======== Testo estratto
43 commenti su  1  2  3  4  5  6  7  8  9   pagine dal più vecchio | dal più recente
#43 podda (165) - lettore
il 28.11.09 alle ore 20:00 scrive:
x-32 giuliano t.-- bisogna gridare vergogna a coloro i quali fanno uso personale di sostanze stupefacenti-- modica quantita'-- ------ ma sopratutto vergognosi sono ------ coloro i quali che con la legge del 1975 , hanno permesso a chiunque detto utilizzo di sostanze------ viva la democrazia----.
#42 podda (165) - lettore
il 28.11.09 alle ore 19:54 scrive:
x-33-eglanthyne-- se marrazzo ha commesso illeciti nella vicenda della trans deve pagare. condivido la sua tesi.----
#41 pinn (1047) - lettore
il 22.11.09 alle ore 23:25 scrive:
Repubblichella detta i modi e i tempi per la gestione della vicenda al fine di minimizzare i danni, e se possibile, mettere tutto nel frullatore, sacrificare fino in fondo il sodale più sfortunato per mantenersi all'attacco. Marrazzo invece già sta facendo la figura del pupazzo confuso in mano ai repubblichelli. Ma arrivare al punto da farsi imporre le cose da dire tramite sms o tutti i pentimenti minuto per minuto mi sembra veramente troppo. Marrazzo ha sbagliato, certo. Ma sbaglia ancora di più a farsi trattare come un pagliaccio da chi ne ha fatte molte più di lui e non solo con i trans. Un minimo di dignità, Piero! E che diamine!
================
## Cosa fare
a – Trascrivi dai commenti su Marrazzo il passo che comincia con "#42 podda (165) - lettore" e prosegue fino a "E che diamine!".
b – Per favore, prosegui i commenti su Marrazzo dal punto in cui terminano.
======== Dati forniti
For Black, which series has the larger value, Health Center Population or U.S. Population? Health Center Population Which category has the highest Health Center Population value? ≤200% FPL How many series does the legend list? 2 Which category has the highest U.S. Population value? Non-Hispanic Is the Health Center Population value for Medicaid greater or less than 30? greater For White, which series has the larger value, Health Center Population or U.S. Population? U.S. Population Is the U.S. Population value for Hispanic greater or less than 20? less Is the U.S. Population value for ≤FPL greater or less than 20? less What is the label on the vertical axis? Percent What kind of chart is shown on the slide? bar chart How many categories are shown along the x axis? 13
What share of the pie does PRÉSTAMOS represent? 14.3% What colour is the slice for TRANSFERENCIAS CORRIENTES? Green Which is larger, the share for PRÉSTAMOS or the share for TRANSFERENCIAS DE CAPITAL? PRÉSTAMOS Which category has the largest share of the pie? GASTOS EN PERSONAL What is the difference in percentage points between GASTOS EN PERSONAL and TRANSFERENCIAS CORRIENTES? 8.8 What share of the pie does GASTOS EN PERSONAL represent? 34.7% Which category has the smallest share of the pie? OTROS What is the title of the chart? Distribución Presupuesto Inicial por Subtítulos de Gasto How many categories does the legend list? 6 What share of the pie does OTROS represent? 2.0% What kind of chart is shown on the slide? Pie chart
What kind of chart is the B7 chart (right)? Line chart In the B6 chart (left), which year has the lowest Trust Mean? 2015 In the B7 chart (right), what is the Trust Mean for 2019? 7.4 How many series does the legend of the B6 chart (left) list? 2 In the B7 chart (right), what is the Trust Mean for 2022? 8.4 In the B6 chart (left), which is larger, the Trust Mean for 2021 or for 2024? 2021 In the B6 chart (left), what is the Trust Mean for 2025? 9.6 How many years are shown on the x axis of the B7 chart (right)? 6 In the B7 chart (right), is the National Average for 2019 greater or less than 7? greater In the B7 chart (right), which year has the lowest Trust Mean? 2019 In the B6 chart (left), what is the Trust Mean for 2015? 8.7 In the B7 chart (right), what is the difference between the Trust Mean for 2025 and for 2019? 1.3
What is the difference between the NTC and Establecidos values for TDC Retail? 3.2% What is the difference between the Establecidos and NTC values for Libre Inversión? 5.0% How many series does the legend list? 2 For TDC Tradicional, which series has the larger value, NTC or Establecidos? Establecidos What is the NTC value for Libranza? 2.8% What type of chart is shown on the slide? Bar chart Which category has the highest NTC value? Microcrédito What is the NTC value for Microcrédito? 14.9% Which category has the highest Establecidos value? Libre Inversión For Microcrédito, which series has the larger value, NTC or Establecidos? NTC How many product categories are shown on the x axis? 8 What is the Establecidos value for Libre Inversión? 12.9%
================
## Risultati in ordine
a –
#42 podda (165) - lettore
il 28.11.09 alle ore 19:54 scrive:
x-33-eglanthyne-- se marrazzo ha commesso illeciti nella vicenda della trans deve pagare. condivido la sua tesi.----
#41 pinn (1047) - lettore
il 22.11.09 alle ore 23:25 scrive:
Repubblichella detta i modi e i tempi per la gestione della vicenda al fine di minimizzare i danni, e se possibile, mettere tutto nel frullatore, sacrificare fino in fondo il sodale più sfortunato per mantenersi all'attacco. Marrazzo invece già sta facendo la figura del pupazzo confuso in mano ai repubblichelli. Ma arrivare al punto da farsi imporre le cose da dire tramite sms o tutti i pentimenti minuto per minuto mi sembra veramente troppo. Marrazzo ha sbagliato, certo. Ma sbaglia ancora di più a farsi trattare come un pagliaccio da chi ne ha fatte molte più di lui e non solo con i trans. Un minimo di dignità, Piero! E che diamine!

b –
#40 Snoopy59 (613) - lettore
il 22.11.09 alle ore 20:24 scrive:
A Marrazzo consiglio un monastero tibetano per il bene suo e sopratutto per quello delle sue figlie, vere vittime innocenti di questo sciagurato genitore. La moglie non la conosco, se è donna dalla vita irreprensibile, non è solo una grande donna ma una vera santa, perchè solo una persona in odore si santità può avere il coraggio di perdonare un simile individuo.
#39 yure22 (1275) - lettore
il 22.11.09 alle ore 19:59 scrive:
Cosa non si fa per due patriavegloria in meno. Eddai marrazzo , pentiti per davvero.